Senior Michael Gordon fell behind in his school work and had to take summer school to achieve his dream of becoming a Marine.
“Military is kinda my drive,” he said. “I can do [summer school] and go to the Marines and have a nice life, or I can struggle.”
Kendall Webster needs one more credit to graduate. He thinks he can get that by the end of the first week of summer school through the computer-based learning class.
“It kinda sucks to be honest,” he said of going to school in the summer. “It’s not as bad as last year, but it’s still not fun.”
“I wish I would have paid more attention,” he said. “Obviously I didn’t do a lot of that.”
Webster has a welding job lined up and plans to go into the Army next year.
Senior Alexis Harris and sophomore Coralissa Maxwell need better grades in English and chemistry, respectively, and are doing the courses online.
“Teachers sometimes go a little too fast,” Coralissa said. “It’s not their fault because there’s more students in the class. Here, you can go at your own pace and teach yourself.”
Alexis likes that when students are done with their lesson, they can leave early.
“I wish I’d known to do it sooner,” she said of summer school. “I could have gotten ahead and got a lot of things done.”
At Daniel Morgan Middle School, 298 of the 1,200 students are in the three-week summer school. The program offers intervention for students struggling in math and reading (determined by SOL scores), enrichment classes and a two-day “jump start” program for rising fifth-graders.
At the division’s four elementary schools, the mood is a little different as students are excited to be back in the classroom during the summer.
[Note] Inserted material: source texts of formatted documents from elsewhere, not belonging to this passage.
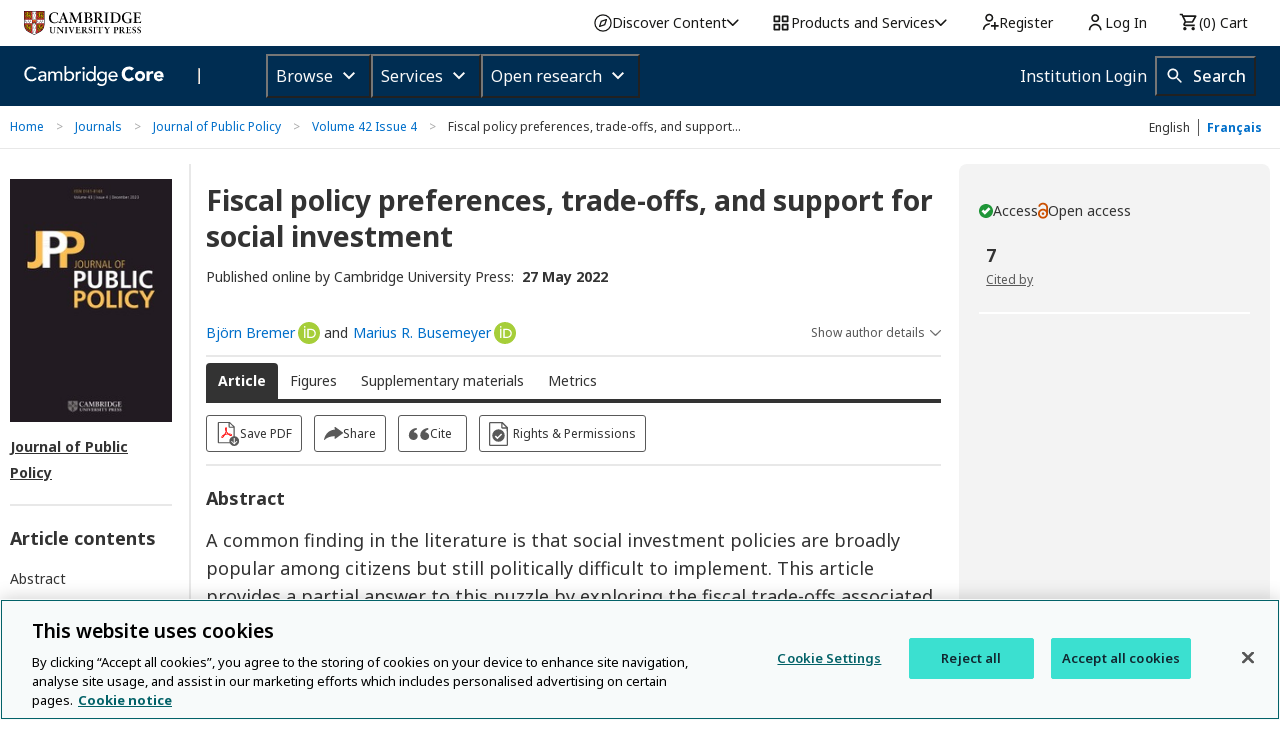

--- FILE ---
content_type: image/svg+xml
request_url: https://www.cambridge.org/core/page-component/img/link-icon.edd0163.svg
body_size: 177
content:
<svg xmlns="http://www.w3.org/2000/svg" width="35" height="35" viewBox="0 0 35 35">
    <g fill="none" fill-rule="evenodd" transform="translate(0 3)">
        <path fill="#595959" fill-rule="nonzero" d="M14.165 14.217c-.955 0-1.881.376-2.547 1.071L9.07 17.835C8.376 18.53 8 19.427 8 20.382c0 .955.376 1.881 1.07 2.547.696.695 1.593 1.071 2.548 1.071.955 0 1.881-.376 2.547-1.07l2.547-2.548c.695-.695 1.07-1.592 1.07-2.547 0-.724-.202-1.418-.607-1.997l2.663-2.663c.579.376 1.273.608 1.997.608.955 0 1.881-.376 2.547-1.071l2.547-2.547C27.624 9.47 28 8.573 28 7.618c0-.955-.376-1.881-1.07-2.547C26.233 4.376 25.336 4 24.381 4c-.955 0-1.881.376-2.547 1.07l-2.547 2.548c-.695.695-1.07 1.592-1.07 2.547 0 .724.202 1.418.607 1.997l-2.663 2.663c-.579-.405-1.273-.608-1.997-.608zm6.165-5.586l2.547-2.547c.405-.405.955-.637 1.534-.637.579 0 1.129.232 1.534.637s.637.955.637 1.534c0 .579-.232 1.129-.637 1.534l-2.547 2.547c-.405.405-.955.637-1.534.637-.318 0-.637-.087-.926-.203l.926-.926c.29-.29.29-.753 0-1.013-.29-.29-.753-.29-1.013 0l-.926.926c-.145-.29-.203-.608-.203-.926-.029-.608.174-1.158.608-1.563zm-4.631 10.738l-2.547 2.547c-.405.405-.955.637-1.534.637-.579 0-1.129-.232-1.534-.637s-.637-.955-.637-1.534c0-.579.232-1.129.637-1.534l2.547-2.547c.405-.405.955-.637 1.534-.637.318 0 .637.087.926.203l-.926.955c-.29.29-.29.753 0 1.013.145.145.318.203.521.203s.376-.058.52-.203l.927-.926c.145.29.203.608.203.926 0 .579-.203 1.129-.637 1.534z"/>
        <rect width="33.5" height="26.5" x=".75" y=".75" stroke="#595959" stroke-width="1.5" rx="3"/>
    </g>
</svg>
“It’s awesome,” said fourth-grader John Mendoza at John Kerr Elementary School. “The teachers are nice, and we get to do fun things, like play outside, do work and work at the Smart Board.”
At the elementary school level, struggling students are targeted to attend the two-week summer school, but there is no requirement and all students are welcome to join.
“It definitely helps to prevent what we call the summer slide,” said Nan Bryant, principal at John Kerr. “I also think kids like school. For some children, this is the special activity they do over the summer.”
Students learn and review skills in math, reading, writing and research. All kindergarten students are encouraged to attend a one-week orientation to get used to school and the building.
At Kerr, 152 of the school’s approximately 350 students are attending school this summer. Eight teachers and two teaching assistants are called in to lead the sessions.
The summer offers a chance for fourth-grader Liliana Guzman to get full reign of a computer. Her summer school project involves researching vacation destinations and various cultures and creating a travel brochure.
“I wanted to come to summer academy to see my friends and learn,” she said. “My mom also works here.”
In Joe Svoboda’s “time machine”-themed class of rising third-graders, students learn about famous explorers. On Wednesday, they pored over writing assignments where they pretended they were on Christopher Columbus’ ship.
“I wanted to do this to see all the great people and have a good time and see my friends,” said third-grader Jimena Marquez.